Me: “Is that like ‘Fifteen minutes, check and see?'”
Andy, unamused: “No. That’s like ‘Fifteen minutes, check and pee.'” Clearly, after holding my hand to literally guide me to the female’s bathroom, he was in no humorous mood. I, on the other hand, couldn’t have been happier! Not only that but I dug into my satchel half a second later and found these English candies: Fruit Pastilles. They are addictive. Picture crack but waaay more serious, people. The rest of my England trip absolutely was based on where I could eat more Fruit Pastilles.
Onward we continued, in my bright and bubbly state, to see the queen!
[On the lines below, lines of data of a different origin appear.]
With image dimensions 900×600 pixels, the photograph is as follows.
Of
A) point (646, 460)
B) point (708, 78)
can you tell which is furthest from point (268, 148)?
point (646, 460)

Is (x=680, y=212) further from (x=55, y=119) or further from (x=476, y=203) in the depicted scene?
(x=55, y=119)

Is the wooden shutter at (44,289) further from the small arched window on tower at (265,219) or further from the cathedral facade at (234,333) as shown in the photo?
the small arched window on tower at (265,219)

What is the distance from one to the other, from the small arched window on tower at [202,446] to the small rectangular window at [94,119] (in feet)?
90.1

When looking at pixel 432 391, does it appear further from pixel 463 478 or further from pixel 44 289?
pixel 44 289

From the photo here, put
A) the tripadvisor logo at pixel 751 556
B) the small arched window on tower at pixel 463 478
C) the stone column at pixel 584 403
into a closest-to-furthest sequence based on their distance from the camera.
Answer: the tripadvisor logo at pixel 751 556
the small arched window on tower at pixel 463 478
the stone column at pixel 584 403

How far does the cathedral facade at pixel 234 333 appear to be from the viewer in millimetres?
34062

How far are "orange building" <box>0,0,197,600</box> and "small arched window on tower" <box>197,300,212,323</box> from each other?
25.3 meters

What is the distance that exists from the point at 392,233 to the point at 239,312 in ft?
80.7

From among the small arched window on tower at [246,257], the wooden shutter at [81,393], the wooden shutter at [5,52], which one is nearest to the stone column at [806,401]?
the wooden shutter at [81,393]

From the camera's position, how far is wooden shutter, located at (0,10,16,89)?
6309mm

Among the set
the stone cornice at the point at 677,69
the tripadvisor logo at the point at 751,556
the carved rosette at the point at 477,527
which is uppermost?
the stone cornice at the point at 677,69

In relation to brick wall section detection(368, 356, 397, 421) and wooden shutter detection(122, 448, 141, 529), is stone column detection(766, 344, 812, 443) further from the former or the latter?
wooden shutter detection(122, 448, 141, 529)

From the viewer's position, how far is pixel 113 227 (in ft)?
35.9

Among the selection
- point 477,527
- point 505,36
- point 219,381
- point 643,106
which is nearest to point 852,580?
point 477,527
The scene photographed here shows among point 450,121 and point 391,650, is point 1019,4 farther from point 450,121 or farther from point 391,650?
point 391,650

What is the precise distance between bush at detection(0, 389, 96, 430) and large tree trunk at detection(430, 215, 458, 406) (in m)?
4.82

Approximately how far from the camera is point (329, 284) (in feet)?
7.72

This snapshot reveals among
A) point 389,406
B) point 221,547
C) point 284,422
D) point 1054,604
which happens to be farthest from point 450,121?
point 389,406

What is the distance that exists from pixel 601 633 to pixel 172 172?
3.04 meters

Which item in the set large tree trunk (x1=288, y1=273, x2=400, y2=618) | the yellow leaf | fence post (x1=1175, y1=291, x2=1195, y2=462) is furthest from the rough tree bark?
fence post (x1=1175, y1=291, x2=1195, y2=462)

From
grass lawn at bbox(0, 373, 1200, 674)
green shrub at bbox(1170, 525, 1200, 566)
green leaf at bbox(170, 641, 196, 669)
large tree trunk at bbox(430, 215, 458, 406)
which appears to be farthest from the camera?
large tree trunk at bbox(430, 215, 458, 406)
Of course, we couldn’t really see the queen but seeing where she lived — in gorgeous Buckingham Palace — was enough. One thing that surprised me was that the palace is literally in the middle of London’s busy streets and her front yard was made up entirely of little brown pebbles. Andy said she has large gardens in the back, but I guess I thought a queen would want to have major landscaping and not rocks in her front yard.
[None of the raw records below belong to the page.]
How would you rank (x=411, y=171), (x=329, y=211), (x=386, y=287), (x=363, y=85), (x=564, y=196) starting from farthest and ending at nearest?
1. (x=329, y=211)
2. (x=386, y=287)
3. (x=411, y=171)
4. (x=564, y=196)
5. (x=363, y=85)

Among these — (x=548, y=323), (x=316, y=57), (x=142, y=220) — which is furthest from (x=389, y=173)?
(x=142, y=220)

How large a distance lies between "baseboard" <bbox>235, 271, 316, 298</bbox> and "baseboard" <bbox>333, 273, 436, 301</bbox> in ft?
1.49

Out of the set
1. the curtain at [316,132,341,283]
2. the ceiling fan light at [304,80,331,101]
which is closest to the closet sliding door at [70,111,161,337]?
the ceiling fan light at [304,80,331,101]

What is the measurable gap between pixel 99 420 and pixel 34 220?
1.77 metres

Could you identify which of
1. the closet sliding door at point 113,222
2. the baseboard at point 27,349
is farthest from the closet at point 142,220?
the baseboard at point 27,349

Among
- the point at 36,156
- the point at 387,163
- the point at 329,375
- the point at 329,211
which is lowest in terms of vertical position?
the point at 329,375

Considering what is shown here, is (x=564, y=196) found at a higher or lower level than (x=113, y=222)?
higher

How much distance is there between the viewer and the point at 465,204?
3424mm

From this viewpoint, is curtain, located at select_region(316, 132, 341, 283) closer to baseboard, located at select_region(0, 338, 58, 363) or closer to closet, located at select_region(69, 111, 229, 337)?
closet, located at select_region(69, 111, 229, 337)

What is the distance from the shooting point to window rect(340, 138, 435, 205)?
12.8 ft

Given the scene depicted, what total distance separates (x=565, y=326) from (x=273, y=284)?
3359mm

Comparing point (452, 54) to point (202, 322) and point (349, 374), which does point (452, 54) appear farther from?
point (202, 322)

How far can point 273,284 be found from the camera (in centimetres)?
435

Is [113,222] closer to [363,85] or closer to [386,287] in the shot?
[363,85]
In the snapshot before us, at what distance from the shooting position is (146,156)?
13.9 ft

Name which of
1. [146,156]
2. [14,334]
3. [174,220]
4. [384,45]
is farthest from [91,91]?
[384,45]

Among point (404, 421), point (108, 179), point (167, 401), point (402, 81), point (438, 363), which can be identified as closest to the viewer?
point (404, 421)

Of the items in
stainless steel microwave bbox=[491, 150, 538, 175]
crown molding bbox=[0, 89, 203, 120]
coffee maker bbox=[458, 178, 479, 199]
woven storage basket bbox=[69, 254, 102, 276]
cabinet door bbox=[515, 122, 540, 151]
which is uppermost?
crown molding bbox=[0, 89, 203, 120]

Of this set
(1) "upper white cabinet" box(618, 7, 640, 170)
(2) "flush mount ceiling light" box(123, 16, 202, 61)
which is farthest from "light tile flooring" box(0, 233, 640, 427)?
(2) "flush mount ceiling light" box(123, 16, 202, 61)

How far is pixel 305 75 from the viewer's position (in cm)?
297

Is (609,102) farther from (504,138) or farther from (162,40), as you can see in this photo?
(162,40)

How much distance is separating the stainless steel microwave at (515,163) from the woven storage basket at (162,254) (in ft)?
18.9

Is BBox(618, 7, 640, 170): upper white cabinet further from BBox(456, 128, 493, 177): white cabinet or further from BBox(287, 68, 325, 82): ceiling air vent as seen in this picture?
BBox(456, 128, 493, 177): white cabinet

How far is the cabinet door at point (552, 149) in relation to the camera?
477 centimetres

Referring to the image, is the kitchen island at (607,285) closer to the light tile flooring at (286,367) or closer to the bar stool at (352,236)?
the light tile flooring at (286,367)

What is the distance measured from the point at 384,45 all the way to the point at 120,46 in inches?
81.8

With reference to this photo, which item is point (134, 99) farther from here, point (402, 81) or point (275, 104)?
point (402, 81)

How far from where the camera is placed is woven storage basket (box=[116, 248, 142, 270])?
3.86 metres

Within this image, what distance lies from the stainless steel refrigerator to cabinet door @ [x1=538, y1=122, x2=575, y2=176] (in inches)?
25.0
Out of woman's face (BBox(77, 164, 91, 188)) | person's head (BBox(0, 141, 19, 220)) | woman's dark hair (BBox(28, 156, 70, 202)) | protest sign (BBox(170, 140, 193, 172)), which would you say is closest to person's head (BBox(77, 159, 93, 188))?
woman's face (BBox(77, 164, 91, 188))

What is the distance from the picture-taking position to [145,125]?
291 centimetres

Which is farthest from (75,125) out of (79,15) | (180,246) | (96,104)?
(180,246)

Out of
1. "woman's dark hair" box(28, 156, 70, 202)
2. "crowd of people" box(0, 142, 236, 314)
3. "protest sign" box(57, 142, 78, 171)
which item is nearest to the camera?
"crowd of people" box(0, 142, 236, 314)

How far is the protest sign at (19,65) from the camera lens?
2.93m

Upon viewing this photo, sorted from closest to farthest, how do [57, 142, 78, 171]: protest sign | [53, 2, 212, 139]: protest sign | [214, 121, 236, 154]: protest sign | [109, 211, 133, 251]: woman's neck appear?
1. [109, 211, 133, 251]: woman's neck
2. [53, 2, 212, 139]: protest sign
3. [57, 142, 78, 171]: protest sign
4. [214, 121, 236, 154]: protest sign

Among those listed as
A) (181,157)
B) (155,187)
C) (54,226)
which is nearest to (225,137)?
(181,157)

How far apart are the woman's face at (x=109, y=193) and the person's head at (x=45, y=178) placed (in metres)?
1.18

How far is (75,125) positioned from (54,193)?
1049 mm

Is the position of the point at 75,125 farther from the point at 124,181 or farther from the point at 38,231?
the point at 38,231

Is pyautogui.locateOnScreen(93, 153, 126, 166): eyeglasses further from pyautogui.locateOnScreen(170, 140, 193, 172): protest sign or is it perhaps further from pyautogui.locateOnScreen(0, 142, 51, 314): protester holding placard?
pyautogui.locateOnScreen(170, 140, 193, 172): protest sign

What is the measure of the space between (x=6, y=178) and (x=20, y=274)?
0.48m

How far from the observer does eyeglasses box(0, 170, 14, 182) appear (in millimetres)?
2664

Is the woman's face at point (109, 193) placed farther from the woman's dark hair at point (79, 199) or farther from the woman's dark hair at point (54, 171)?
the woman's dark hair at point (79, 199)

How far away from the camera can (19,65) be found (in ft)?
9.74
After, we went to venture into the heart of London. On the way, we passed monuments to remember those lost in World War One. Andy told me people put poppy wreaths out in honor of those who passed because that blood-red flower was the first to come up on the battlefield. Now, poppies signify not only World War One but all wars the British empire was involved in and all the lives lost.
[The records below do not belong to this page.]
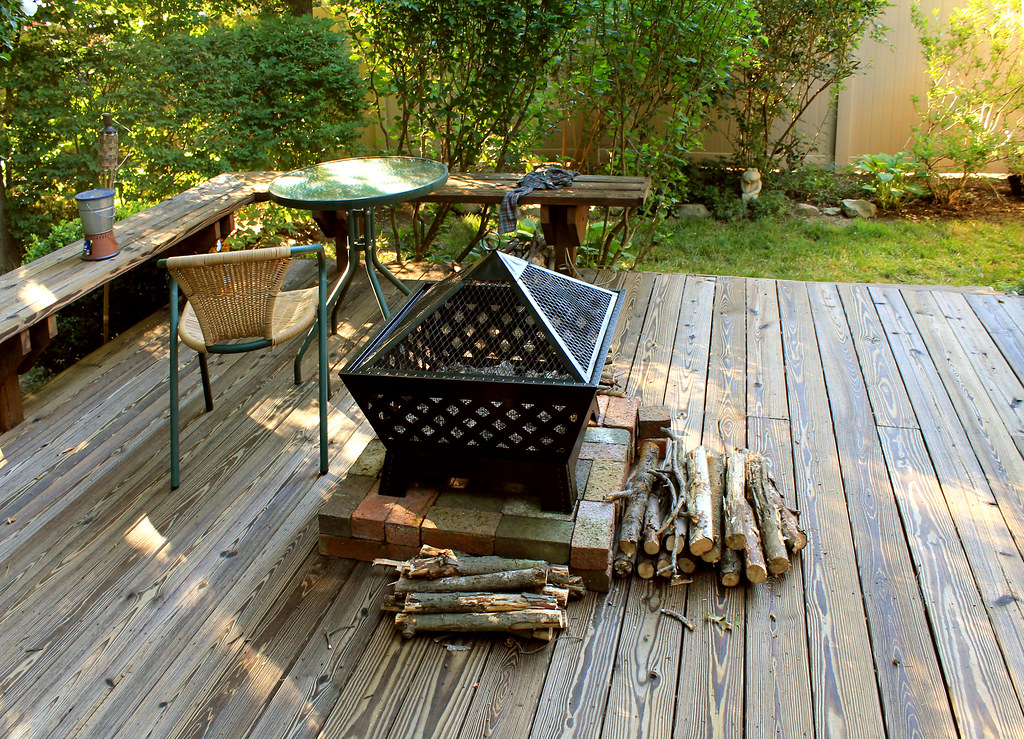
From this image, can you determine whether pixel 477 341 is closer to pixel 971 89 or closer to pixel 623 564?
pixel 623 564

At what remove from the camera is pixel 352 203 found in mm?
2949

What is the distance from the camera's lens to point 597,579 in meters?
A: 2.10

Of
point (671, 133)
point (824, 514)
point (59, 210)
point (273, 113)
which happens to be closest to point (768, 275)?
point (671, 133)

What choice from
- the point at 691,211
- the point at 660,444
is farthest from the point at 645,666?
the point at 691,211

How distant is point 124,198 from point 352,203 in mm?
3994

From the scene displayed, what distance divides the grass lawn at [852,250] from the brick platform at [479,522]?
3.60 metres

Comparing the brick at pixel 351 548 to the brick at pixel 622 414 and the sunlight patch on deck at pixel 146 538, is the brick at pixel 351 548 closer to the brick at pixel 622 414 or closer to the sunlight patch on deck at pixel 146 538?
the sunlight patch on deck at pixel 146 538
Then, there was a beautiful park . . .Horse Guard Parade, the site where the changing of the guard takes place,
and in the heart of London, we found stunning Big Ben and Houses of Parliament, London Eye, and Westminster Abbey.Overall, London held many over-the-top delights and boasted of everything from modern fast cars to elegant historic buildings. I didn’t think I would be charmed by London as I’m not much of a city girl, but I was won over. She’s a flirty city that draws you in and keeps you intrigued. Yet, what I loved most was exploring all she offered with Andy. Time seemed to expand and we were able absorb each moment, appreciate where we were together and enjoy that time so much so that that night, I went to bed full — not of food this time but of love.